#### TASK INSTRUCTIONS:
A - From the court opinion excerpt, list every part of the body where, by the victim's testimony, defendant and the codefendants punched and kicked him.
B - Continue the court opinion excerpt on the assault and official misconduct charges, picking up after its final sentence.

#### SOURCE:
▼

Defendant also contends that, with respect to the charge of assault in the second degree, the evidence was not legally sufficient to establish that he caused the victim's injuries (see Penal Law § 120.05[6] ) and that, with respect to the charge of official misconduct, the evidence did not show that he failed to accomplish any duty (see Penal Law § 195.00[2] ). We disagree. The victim testified that, after becoming angry and knocking over his food, he was initially restrained by staff members. Defendant1 and the codefendants also responded to the scene, replaced the staff members and took the victim to a "time-out room." A former employee who was working at the time of the incident testified that he was able to observe the victim in the time-out room. He saw a struggle ensue between the victim and defendant and the codefendants, with defendant holding the victim's left arm while one codefendant had the victim in a choke hold. The victim stated that defendant and the codefendants punched and kicked him in the shoulder, back, face and genital area. He specifically testified that he believed that defendant hit him in the face. The former employee stated that the victim was gagging and that his face was turning red. The former employee also stated that he heard one codefendant say after the struggle, "I'm glad we loosened that f* * *er up." The victim was taken to the emergency room and he

126 N.Y.S.3d 575

stated that he experienced pain in his jaw following this incident. The grandmother visited the victim the day after the incident and she observed that his face was black and blue and swollen on the left side. Other witnesses, including a nurse, likewise testified that they observed the victim with swelling and bruises.2

Viewing the evidence in the light most favorable to the People, we are satisfied that the evidence was legally sufficient to support the charges of assault in the second degree and official misconduct (see generally People v. Contes, 60 N.Y.2d 620, 621, 467 N.Y.S.2d 349, 454 N.E.2d 932 [1983] ). The record contains evidence that defendant was a state employee whose duties included supervising the victim and helping him with his daily activities. Furthermore, the victim suffered swelling and bruises after being struck by defendant

184 A.D.3d 1006

and the codefendants. We also note that it was not necessary for the People to prove that defendant himself caused the victim's injuries. Rather, for assault in the second degree as charged in the indictment, the People had to show that defendant "or another participant if there be any" caused the injuries while in the course or in the furtherance of committing another felony ( Penal Law § 120.05[6] ).

▲

#### DATASET SECTION:

▼

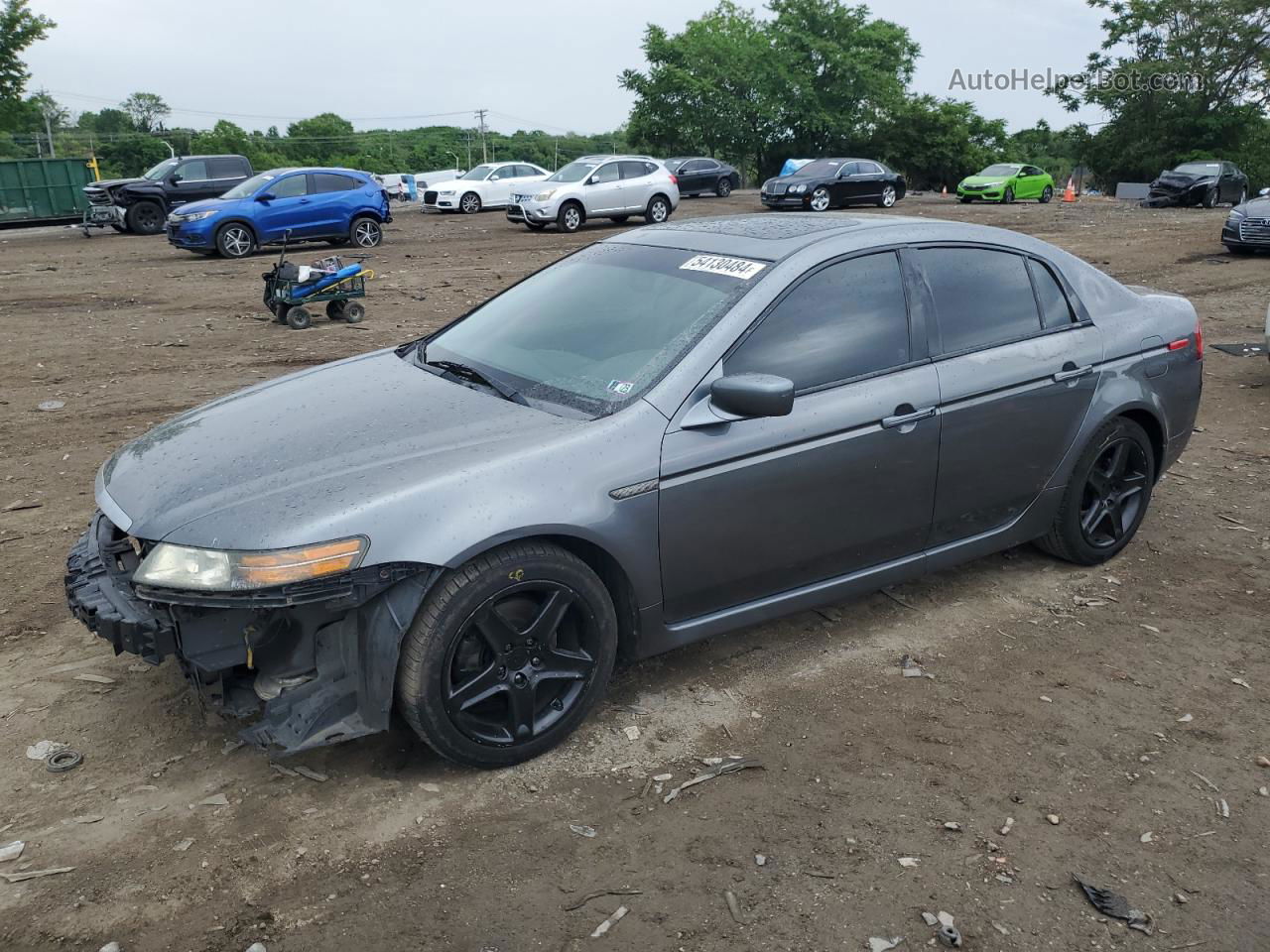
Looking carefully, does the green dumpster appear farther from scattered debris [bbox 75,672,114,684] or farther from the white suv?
scattered debris [bbox 75,672,114,684]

▲

#### TASK ANSWERS:
A - Shoulder, back, face, genital area

B -
As to defendant's argument that the verdict was against the weight of the evidence, a contrary result would not have been unreasonable in view of the proof submitted by defendant that he did not punch or strike the victim (see People v. Colon–Velazquez, 172 A.D.3d 1621, 1622, 100 N.Y.S.3d 434 [2019], lv denied 34 N.Y.3d 929, 109 N.Y.S.3d 745, 133 N.E.3d 450 [2019] ). Nevertheless, the jury was free to reject this proof and credit the testimony given by the People's witnesses (see People v. Brinkley, 174 A.D.3d 1159, 1162, 106 N.Y.S.3d 210 [2019], lv denied 34 N.Y.3d 979, 113 N.Y.S.3d 646, 137 N.E.3d 16 [2019] ; People v. Mamadou, 172 A.D.3d 1524, 1525, 100 N.Y.S.3d 423 [2019], lv denied 33 N.Y.3d 1106, 106 N.Y.S.3d 670, 130 N.E.3d 1280 [2019] ). To the extent that defendant contends that the victim was unworthy of belief due to his cognitive limitations, the jury was in the best position to observe and assess the victim's credibility (see People v. Cubero, 160 A.D.3d 1298, 1300–1301, 75 N.Y.S.3d 658 [2018], affd 34 N.Y.3d 976, 113 N.Y.S.3d 1, 136 N.E.3d 747 [2019] ). Viewing the evidence in a neutral light and weighing the relative probative force of conflicting testimony and the relative strength of conflicting inferences that can be drawn from the trial testimony, as well as taking into account that we defer to the jury's credibility determinations (see People v. Sloley, 179 A.D.3d 1308, 1310–1311, 117 N.Y.S.3d 373 [2020], lv denied 35 N.Y.3d 974, 125 N.Y.S.3d 38, 148 N.E.3d 502 [Apr. 23, 2020] ), we cannot say that the verdict was against the weight of the evidence (see generally People v. Bleakley, 69 N.Y.2d 490, 495, 515 N.Y.S.2d 761, 508 N.E.2d 672 [1987] ).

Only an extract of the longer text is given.